I have discovered a suspect efficiency anomaly in the mojo compiler, how to proceed?

As the title states. i have discovered an efficiency anomaly in the mojo compiler, where a function is about 100 times slower than expected. How to proceed?
I can create a small repro case to illustrate it, so you compiler people can have a closer look at it, and hopefully fix it!
Is it alright to post source code here, inlined in a message? Or should i attach it somehow? It is just a few hundred lines.

At a few hundred lines, a git repo link is probably a better idea so we can easily get it onto our own computers and run a profilers.

I’ll figure out how to create one, thanks! And once i have it and can share it, create a new topic?

Put the link in this thread.

let me know if it works (it it my first time i share a github link)

Have a look at the benchmark timings of distance_Env3x3_L1() versus distance_Env4x4_L1(). The latter is incredibly slow compared to the former, while it it is in fact quite similar. It is about 67 times slower…

1 Like

I finally got some time to work on it and making things a little more high level helped a lot:

#### RGBA8 #####################################################################


@value
@register_passable("trivial")
struct RGBA8:
    var rgba: SIMD[DType.uint8, 4]

    fn __init__(
        out self, r: UInt8 = 0, g: UInt8 = 0, b: UInt8 = 0, a: UInt8 = 0
    ):
        self.rgba = SIMD[DType.uint8, 4](r, g, b, a)

    fn __str__(self) -> String:
        txt = String()
        txt += "r" + String(self.rgba[0])
        txt += "g" + String(self.rgba[1])
        txt += "b" + String(self.rgba[2])
        txt += "a" + String(self.rgba[3])
        return txt


#### Env3x3 ####################################################################


@value
struct Env[x: Int, y: Int]:
    alias size = x * y
    var env: InlineArray[RGBA8, size = Self.size]

    fn __init__(out self, fill: RGBA8 = RGBA8(0, 0, 0, 255)):
        self.env = InlineArray[RGBA8, size = Self.size](fill=fill)

    fn __str__(self) -> String:
        txt = String()
        for i in range(len(self.env)):
            txt += String(self.env[i])
            if i != len(self.env) - 1:
                txt += "\n"
        return txt

    fn __getitem__(self, id: UInt) -> RGBA8:
        return self.env[id]


alias Env3x3 = Env[3, 3]
alias Env4x4 = Env[4, 4]


#### utilities #################################################################


fn abs_delta[width: Int](owned a: SIMD[DType.uint8, width], owned b: SIMD[DType.uint8, width]) -> SIMD[DType.uint8, width]:
    return (a.cast[DType.int16]() - b.cast[DType.int16]()).cast[DType.uint8]()

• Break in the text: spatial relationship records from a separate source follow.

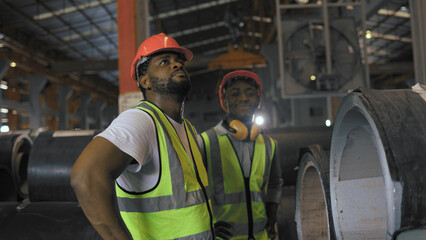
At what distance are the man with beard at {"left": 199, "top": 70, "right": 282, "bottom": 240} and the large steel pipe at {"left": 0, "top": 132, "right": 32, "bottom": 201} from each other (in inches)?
109

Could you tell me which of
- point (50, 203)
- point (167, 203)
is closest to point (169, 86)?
point (167, 203)

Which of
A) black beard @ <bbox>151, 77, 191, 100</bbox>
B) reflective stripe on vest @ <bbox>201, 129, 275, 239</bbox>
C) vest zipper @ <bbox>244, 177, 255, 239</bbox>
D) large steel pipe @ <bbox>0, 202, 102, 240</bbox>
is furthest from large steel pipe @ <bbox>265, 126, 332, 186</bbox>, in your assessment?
black beard @ <bbox>151, 77, 191, 100</bbox>

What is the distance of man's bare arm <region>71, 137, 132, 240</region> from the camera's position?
1.26 metres

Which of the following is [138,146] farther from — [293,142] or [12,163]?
[12,163]

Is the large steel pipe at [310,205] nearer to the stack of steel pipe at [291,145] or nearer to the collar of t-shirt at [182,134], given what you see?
the stack of steel pipe at [291,145]

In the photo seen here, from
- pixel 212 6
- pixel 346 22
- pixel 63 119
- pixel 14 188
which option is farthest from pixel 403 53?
pixel 14 188

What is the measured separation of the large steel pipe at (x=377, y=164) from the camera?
1287mm

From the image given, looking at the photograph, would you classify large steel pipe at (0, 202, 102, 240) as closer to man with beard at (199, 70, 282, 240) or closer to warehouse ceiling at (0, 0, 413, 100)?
man with beard at (199, 70, 282, 240)

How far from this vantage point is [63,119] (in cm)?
2005

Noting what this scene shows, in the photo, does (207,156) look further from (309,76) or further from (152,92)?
(309,76)

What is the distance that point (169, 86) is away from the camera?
1.73 meters

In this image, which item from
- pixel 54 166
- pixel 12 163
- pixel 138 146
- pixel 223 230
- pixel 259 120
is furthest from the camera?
pixel 259 120

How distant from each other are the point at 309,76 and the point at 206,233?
244 inches

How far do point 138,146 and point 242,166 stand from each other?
1278 mm
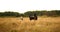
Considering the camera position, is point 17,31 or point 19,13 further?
point 19,13

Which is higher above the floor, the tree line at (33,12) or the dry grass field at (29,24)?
the tree line at (33,12)

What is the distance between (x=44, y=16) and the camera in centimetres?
286

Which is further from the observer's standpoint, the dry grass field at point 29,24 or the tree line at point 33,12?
the tree line at point 33,12

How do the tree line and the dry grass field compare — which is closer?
the dry grass field

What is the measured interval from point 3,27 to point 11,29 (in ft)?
0.56

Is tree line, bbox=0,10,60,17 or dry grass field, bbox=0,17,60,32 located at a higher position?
tree line, bbox=0,10,60,17

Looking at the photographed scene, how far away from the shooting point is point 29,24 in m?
2.81

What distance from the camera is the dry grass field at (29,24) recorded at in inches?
105

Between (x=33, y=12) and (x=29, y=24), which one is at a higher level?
(x=33, y=12)

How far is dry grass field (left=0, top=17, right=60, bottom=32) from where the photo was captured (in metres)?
2.67
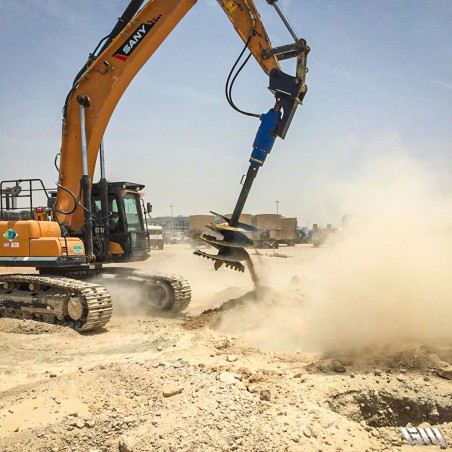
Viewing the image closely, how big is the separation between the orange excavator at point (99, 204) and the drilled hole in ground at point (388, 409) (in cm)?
347

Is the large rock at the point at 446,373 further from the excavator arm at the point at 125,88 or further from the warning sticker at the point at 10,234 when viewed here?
the warning sticker at the point at 10,234

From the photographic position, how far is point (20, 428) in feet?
12.4

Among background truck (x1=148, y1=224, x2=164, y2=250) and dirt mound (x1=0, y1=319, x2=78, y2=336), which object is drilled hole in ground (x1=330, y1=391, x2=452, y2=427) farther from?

#### distance ##################################################################


fn distance_Env_L1[x: Int, y: Int](a: Env[x, y], b: Env[x, y]) -> Float32:
    var d: SIMD[DType.uint64, 4] = 0
    @parameter
    for e in range(x * y):
        d += abs_delta(a[e].rgba, b[e].rgba).cast[DType.uint64]()

    # normalize (divide by 9*4*255)
    alias norm_fac = 1.0 / 9180.0
    return norm_fac * Float32(d.reduce_add())

That version is as fast as the SIMD versions on my Zen 4 laptop, and the abs_delta is now branchless.

Thanks for this interesting generalization that Mojo makes possible! It is certainly surprising to see that there is no abstraction cost here.

The suggested code doesn’t produce correct answers, at a first glance i think it is because the abs_delta() function isn’t doing what it is supposed to be doing.
I’ll figure this out.

The point i wanted to make is that the mojo compiler can generate code with large efficiency differences for functions that are very similar. Not so much about how to achieve the fastest possible code.

For those interested, the proper abs_delta() implementation is:

fn abs_delta[width: Int](
    owned a: SIMD[DType.uint8, width], owned b: SIMD[DType.uint8, width]) -> 
        SIMD[DType.uint8, width]:
    vmin = min(a, b)
    vmax = max(a, b)
    return vmax - vmin

This runs at a good speed (similar to the flawed implementation).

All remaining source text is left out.